== ENTRIES SUPPLIED ==

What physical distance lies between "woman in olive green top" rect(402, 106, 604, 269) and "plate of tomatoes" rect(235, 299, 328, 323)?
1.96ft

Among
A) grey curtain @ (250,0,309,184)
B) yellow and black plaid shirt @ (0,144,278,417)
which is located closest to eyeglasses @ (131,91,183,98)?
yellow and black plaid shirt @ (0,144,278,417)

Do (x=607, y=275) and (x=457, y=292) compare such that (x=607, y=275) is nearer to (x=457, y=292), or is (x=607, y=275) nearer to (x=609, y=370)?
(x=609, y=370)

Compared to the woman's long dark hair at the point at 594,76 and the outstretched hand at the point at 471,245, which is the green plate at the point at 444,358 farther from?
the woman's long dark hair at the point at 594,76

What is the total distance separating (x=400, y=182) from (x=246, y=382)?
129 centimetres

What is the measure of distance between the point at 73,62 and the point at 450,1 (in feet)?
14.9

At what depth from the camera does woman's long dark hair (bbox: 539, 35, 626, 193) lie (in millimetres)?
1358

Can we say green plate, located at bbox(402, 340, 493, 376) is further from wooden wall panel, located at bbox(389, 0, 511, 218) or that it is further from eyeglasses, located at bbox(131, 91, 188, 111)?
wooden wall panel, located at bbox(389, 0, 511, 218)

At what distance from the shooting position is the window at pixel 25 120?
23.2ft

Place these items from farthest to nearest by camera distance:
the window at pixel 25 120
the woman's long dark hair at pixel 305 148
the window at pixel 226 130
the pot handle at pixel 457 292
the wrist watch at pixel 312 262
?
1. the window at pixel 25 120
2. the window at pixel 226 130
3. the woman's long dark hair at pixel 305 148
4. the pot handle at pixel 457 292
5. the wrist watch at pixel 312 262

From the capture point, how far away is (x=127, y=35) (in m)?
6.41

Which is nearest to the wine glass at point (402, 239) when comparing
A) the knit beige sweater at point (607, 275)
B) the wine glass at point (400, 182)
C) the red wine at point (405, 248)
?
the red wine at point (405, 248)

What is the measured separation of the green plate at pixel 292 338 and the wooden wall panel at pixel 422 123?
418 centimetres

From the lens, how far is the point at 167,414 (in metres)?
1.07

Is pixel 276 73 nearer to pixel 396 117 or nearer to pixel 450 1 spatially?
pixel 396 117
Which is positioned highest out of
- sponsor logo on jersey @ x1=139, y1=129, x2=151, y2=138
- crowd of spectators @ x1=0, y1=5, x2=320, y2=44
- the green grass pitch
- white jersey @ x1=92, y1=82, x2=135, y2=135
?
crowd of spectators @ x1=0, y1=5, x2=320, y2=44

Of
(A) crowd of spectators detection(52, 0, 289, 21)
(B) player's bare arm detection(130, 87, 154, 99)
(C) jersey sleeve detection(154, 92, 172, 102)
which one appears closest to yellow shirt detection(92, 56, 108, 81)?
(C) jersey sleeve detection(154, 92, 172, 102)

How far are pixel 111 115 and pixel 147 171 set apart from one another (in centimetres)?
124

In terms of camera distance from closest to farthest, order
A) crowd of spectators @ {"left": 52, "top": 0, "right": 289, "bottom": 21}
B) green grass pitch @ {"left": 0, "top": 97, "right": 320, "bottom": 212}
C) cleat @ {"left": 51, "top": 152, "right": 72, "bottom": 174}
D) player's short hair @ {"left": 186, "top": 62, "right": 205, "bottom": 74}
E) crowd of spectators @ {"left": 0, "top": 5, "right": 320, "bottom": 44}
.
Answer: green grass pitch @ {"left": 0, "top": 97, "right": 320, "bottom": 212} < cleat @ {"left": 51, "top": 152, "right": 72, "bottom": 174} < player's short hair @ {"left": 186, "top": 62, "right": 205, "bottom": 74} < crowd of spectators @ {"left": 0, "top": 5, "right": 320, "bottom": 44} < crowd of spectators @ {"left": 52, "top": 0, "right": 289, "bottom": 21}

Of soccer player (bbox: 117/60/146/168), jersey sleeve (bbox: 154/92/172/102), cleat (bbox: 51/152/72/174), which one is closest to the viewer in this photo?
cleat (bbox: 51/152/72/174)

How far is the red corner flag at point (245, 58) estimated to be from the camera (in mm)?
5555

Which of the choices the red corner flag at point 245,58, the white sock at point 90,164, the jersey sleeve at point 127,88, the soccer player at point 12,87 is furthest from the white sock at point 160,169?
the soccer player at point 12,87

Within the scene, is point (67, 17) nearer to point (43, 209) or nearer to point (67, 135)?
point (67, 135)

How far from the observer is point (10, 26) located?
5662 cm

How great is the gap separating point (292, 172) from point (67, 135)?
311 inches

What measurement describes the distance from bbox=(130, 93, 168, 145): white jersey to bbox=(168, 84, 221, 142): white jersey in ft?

== WRITTEN INSTRUCTION ==
Reproduce the records word for word, from the first line up to and including the line that contains "129 centimetres".

== THE COMPLETED TASK ==
What physical distance lies between "woman in olive green top" rect(402, 106, 604, 269) and "plate of tomatoes" rect(235, 299, 328, 323)?
1.96ft

Among
A) grey curtain @ (250,0,309,184)
B) yellow and black plaid shirt @ (0,144,278,417)
which is located closest to eyeglasses @ (131,91,183,98)?
yellow and black plaid shirt @ (0,144,278,417)

Do (x=607, y=275) and (x=457, y=292) compare such that (x=607, y=275) is nearer to (x=457, y=292), or is (x=607, y=275) nearer to (x=609, y=370)?
(x=609, y=370)

Compared to the woman's long dark hair at the point at 594,76 and the outstretched hand at the point at 471,245, which is the green plate at the point at 444,358 farther from?
the woman's long dark hair at the point at 594,76

What is the total distance separating (x=400, y=182) from (x=246, y=382)?
129 centimetres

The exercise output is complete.